§ **Listed records**:
————————
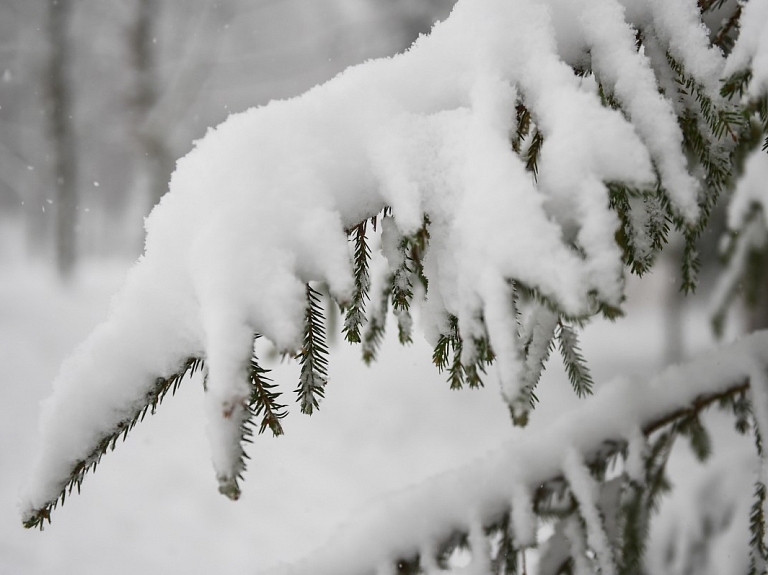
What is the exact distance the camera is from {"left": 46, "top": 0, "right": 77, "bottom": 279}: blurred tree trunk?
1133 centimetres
————————
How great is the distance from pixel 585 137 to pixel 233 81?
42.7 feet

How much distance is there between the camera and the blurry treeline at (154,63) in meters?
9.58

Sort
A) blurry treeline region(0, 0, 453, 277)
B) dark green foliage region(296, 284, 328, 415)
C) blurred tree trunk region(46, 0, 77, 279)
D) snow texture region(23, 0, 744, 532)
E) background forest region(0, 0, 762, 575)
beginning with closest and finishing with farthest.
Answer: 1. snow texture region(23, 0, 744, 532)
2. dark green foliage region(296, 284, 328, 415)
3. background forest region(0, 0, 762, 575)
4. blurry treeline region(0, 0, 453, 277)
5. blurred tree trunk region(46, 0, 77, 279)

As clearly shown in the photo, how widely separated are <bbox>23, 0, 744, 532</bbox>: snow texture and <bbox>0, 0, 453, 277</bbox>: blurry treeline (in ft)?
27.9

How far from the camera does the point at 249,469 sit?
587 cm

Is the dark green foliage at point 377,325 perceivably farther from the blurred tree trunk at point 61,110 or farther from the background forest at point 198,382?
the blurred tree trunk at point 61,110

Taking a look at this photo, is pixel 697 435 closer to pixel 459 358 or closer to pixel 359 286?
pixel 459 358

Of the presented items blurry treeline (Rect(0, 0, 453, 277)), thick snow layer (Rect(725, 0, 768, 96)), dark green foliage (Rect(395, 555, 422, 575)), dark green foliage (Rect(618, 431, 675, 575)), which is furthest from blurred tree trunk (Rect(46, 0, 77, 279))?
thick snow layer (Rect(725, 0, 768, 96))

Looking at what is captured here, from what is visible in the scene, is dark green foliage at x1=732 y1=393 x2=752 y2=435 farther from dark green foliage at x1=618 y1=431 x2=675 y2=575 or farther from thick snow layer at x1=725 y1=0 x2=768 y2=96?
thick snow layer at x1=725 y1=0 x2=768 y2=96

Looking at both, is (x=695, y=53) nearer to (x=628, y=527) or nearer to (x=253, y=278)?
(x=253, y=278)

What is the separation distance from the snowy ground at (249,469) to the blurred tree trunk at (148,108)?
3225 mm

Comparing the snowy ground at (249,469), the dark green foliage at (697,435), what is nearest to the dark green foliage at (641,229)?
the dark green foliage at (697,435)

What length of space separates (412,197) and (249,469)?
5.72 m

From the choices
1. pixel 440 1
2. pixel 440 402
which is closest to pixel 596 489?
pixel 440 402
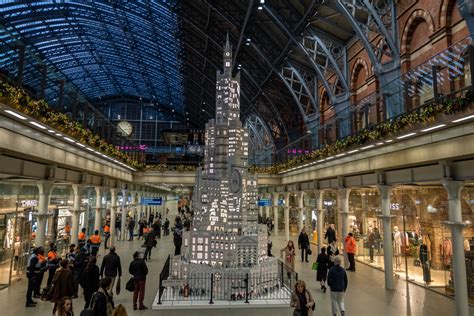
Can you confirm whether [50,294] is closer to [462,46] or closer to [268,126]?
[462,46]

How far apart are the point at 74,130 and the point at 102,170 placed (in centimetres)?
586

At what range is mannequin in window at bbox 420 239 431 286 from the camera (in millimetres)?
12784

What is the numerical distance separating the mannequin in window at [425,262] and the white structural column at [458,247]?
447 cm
————————
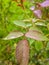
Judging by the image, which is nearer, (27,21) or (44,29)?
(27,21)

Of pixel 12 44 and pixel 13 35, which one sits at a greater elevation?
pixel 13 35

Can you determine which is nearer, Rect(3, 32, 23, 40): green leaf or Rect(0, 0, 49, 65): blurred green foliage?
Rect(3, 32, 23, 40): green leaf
————————
Reproduce only the items that begin at the line containing "What is the exact" and end after the line containing "1133 centimetres", keeping the requests unchanged. In the answers, rescale every distance value by multiplying it by 2.05 and rounding to a whole number, with halves rounded up.

What is the exact distance the camera is from {"left": 46, "top": 0, "right": 77, "bottom": 279}: blurred tree trunk?
2323 centimetres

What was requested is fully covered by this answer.